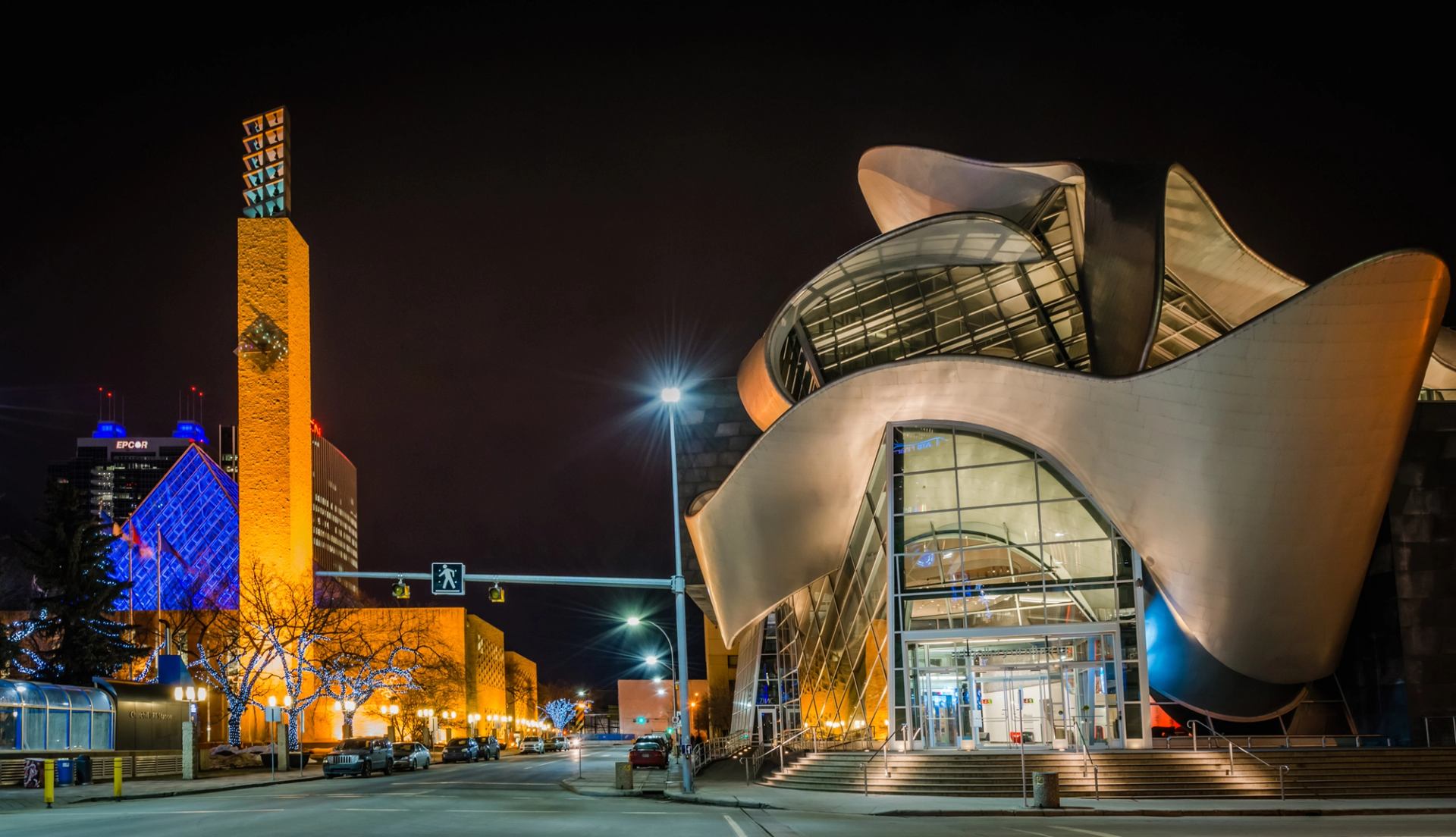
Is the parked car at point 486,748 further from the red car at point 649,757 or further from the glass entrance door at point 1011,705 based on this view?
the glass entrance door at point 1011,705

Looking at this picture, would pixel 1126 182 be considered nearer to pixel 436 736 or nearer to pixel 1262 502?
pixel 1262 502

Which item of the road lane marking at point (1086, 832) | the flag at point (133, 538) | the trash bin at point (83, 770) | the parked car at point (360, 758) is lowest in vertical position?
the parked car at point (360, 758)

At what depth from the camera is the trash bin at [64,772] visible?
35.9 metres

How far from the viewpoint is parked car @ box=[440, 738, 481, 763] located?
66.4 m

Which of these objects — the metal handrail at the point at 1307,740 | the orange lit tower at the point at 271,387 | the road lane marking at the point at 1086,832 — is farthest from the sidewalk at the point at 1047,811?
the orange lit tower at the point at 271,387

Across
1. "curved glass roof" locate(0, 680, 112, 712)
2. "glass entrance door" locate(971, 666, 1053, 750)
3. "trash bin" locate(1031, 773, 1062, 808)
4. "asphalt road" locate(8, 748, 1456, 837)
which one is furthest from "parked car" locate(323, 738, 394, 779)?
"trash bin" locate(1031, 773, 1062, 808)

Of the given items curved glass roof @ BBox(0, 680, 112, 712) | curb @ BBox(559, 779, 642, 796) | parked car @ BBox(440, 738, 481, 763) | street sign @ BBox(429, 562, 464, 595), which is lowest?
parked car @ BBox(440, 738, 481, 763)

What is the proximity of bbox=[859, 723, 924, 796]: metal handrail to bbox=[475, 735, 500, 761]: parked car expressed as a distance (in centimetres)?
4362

--

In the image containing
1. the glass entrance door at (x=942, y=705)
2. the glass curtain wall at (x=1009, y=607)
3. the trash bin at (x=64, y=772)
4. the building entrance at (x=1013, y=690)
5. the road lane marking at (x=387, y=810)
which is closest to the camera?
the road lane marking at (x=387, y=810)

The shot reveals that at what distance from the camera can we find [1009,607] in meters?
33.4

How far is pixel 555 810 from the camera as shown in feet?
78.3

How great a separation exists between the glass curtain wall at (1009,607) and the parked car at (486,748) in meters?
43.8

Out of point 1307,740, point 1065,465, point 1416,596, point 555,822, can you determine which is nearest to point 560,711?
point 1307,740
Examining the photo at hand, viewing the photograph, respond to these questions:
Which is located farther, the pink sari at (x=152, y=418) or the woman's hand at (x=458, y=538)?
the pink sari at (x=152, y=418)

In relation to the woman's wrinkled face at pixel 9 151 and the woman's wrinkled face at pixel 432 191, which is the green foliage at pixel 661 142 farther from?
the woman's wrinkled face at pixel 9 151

> [THE EXERCISE]:
Pull out every line of the entries above that contains the word "wrinkled", copying each one in full.

> [SOLVED EXERCISE]:
In relation to the woman's wrinkled face at pixel 9 151 and the woman's wrinkled face at pixel 432 191, which is the green foliage at pixel 661 142 farther from?
the woman's wrinkled face at pixel 9 151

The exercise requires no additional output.